Royal Mail staff will strike in the 2 days before Christmas after turning down negotiation offers.
Workers are in an ongoing feud over pay, jobs and conditions and some have already taken industrial action on December 9, 11, 14 and 15.
Now members of the Communication Workers Union (CWU) will walk out on December 23 and 24, dashing the hopes of last minute Christmas shoppers.
A period of calm
CWU general secretary Dave Ward said: “An offer extended to the company to suspend the strikes and establish a period of calm from now until 16 January 2023, as well as the union and the company both signing a joint statement incorporating Royal Mail’s latest promise of no compulsory redundancies, was rejected almost immediately.
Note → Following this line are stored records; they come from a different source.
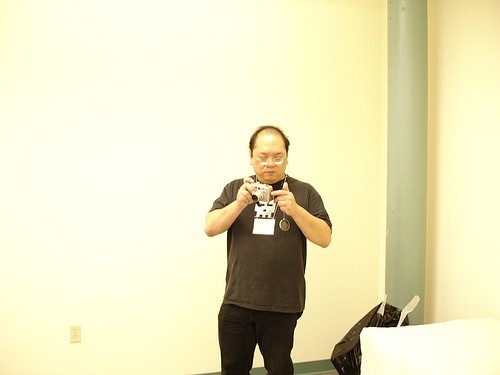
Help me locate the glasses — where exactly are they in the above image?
[253,154,286,165]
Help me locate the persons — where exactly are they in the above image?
[204,125,332,375]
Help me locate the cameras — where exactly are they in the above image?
[251,182,273,202]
“For Royal Mail Group to reject our offer just hours after receiving it demonstrates that they were never serious about saving Christmas for customers and businesses.
“When a company openly boasts of having built a £1.7 billion fund to crush its own workers rather than use that money to settle the dispute and restore the service, then you know dark forces are clearly at work.
“Their sole intention is to destroy the jobs of postal workers and remove their union from the workplace.
“Our members will not stand for this, and further action will take place in 2023.
“Our message to the public and businesses is that postal workers do not want to be here, but they are facing an aggressive, reckless and out-of-control chief executive committed to wrecking their livelihoods.”
“Work together to deliver Christmas”
A Royal Mail spokesman said: “Throughout December, we have urged the CWU to call off their strike action and work together to deliver Christmas for our customers.
“The CWU have consistently refused our offer to do so, choosing instead to repackage old pay offers, absent of the change needed to fund the pay deal, in the misleading guise of new proposals to resolve the pay and change dispute.
“Our priority is to deliver for our customers, and this has never been more important as we approach Christmas.
“We would like to thank the increasing number of posties returning to work each strike day. They have been joined by thousands of employees from across the business who have swapped their regular day jobs to work in the operation as we focus all our efforts on delivering Christmas for our customers.”